Aqueles olhares falaram muito. Eles não nos julgavam, eles não nos
ignoravam. Eles sabiam que estávamos ali, eles sabiam para o que
estávamos ali, eles sabiam que éramos um casal gay, mas não nos
categorizaram.
Os dois homens
tinham traços rudes, traços de homens “brutos”, que tiveram que
virar homem muito cedo. Provavelmente, cheio de preconceitos (como
todos nós somos), mas que naquele momento nos viram somente como
outros seres humanos. Nunca esqueço aqueles olhares.
Ali era o nosso
paraíso. Eu podia ser quem eu era, ele podia ser quem ele era.
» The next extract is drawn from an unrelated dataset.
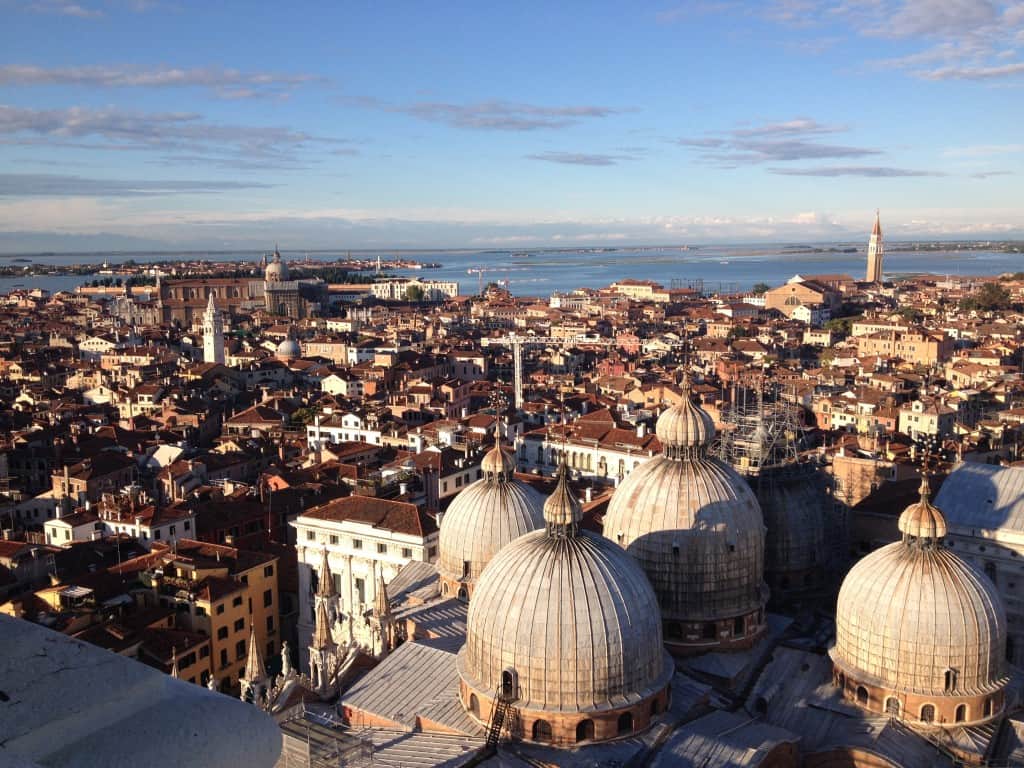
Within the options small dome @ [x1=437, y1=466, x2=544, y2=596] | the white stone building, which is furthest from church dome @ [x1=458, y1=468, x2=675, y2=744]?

Naquele lugar, nossos corpos se tornavam um só. As vezes em meio a
dor. As vezes em meio ao descontentamento. Naquele lugar, comemoramos
alegrias. Naquele lugar gozamos. Ele me sentia por completo, ao tempo
em que eu o sentia por completo.
Aquelas paredes já
faziam parte de nossa intimidade. O chuveiro, a pia, a mesinha, a
cadeira, a televisão, o cheiro de alcool… tudo compunha o quadro
de nossa relação.
…
O tempo passou, tudo
acabou, mas o “1001 Noites” continua lá. Nunca mais entrei
naquele motel. Nunca mais me permiti reviver todas as sensações que
aquele lugar guarda. Nunca mais.
O que ficou foi a
lembrança daqueles olhares.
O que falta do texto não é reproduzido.